Spatial reasoning question data
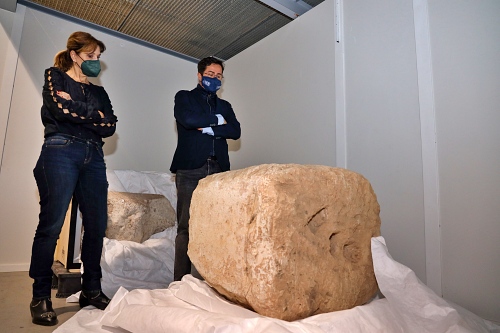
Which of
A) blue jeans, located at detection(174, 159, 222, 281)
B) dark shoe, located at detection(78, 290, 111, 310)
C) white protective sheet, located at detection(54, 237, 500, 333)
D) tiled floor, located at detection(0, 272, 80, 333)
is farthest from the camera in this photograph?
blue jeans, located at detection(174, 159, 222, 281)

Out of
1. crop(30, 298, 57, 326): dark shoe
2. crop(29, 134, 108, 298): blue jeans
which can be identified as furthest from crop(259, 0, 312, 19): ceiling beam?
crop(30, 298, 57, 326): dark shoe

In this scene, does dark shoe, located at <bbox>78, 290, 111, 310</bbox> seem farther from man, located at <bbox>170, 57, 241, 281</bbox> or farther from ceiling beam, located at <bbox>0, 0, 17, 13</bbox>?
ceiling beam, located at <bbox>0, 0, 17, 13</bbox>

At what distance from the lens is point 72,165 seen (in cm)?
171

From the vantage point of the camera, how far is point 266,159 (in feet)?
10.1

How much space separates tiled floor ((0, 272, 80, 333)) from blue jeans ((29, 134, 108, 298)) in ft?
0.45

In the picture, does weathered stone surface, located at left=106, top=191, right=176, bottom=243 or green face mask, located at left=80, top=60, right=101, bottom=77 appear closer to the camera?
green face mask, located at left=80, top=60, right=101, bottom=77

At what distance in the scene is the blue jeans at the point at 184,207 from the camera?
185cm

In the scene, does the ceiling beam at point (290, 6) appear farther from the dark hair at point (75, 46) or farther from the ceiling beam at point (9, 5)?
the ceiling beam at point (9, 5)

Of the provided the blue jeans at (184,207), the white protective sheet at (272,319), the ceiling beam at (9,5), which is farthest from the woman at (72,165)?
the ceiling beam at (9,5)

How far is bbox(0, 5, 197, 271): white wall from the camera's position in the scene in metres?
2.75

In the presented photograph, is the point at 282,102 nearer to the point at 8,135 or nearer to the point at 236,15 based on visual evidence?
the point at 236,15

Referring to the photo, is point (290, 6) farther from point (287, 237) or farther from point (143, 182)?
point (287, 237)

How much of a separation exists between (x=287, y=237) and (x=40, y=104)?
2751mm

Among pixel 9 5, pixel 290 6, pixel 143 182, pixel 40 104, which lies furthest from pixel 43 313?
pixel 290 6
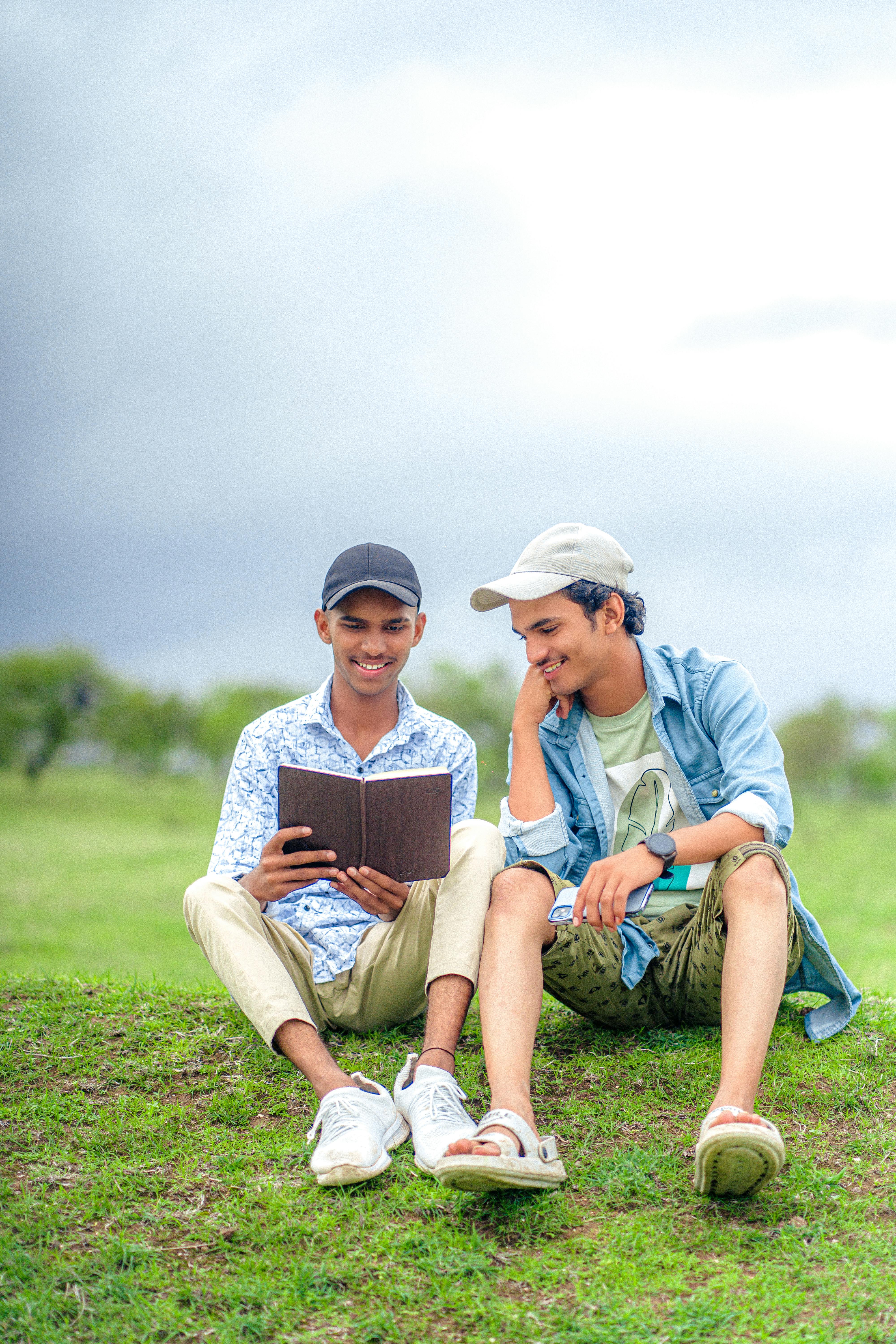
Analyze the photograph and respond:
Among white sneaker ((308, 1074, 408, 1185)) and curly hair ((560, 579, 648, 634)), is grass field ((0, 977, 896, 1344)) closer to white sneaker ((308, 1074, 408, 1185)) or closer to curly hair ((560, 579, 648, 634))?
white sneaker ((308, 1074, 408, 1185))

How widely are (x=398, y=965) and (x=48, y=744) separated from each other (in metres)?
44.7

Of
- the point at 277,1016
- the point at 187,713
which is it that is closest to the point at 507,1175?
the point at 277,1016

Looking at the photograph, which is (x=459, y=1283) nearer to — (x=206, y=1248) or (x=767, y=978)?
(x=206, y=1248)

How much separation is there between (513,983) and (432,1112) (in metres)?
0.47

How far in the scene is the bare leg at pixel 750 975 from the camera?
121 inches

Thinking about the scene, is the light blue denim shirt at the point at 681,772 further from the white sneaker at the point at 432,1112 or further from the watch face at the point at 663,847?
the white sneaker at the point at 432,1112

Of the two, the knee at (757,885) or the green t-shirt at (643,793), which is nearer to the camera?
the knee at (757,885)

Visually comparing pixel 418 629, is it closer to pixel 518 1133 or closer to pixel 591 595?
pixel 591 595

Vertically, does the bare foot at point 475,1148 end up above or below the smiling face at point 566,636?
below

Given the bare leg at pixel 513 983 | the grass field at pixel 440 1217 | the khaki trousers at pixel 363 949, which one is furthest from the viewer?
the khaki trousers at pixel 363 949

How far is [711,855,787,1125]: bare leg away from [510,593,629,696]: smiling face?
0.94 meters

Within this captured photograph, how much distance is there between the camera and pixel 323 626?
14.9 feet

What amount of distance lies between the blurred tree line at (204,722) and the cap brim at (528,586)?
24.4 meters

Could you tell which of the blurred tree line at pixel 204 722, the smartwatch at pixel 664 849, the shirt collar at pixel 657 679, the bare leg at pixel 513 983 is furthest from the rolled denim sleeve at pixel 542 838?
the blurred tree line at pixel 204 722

EXERCISE: Reproduce the lines from the start of the records through the line containing "D) tiled floor, located", inclusive, swapping "protective sheet" for "drop cloth" and leaving everything else unchanged. Omit the pictures from your answer.

SOLUTION FOR THIS EXERCISE:
Which of
A) blue jeans, located at detection(174, 159, 222, 281)
B) dark shoe, located at detection(78, 290, 111, 310)
C) white drop cloth, located at detection(54, 237, 500, 333)
D) tiled floor, located at detection(0, 272, 80, 333)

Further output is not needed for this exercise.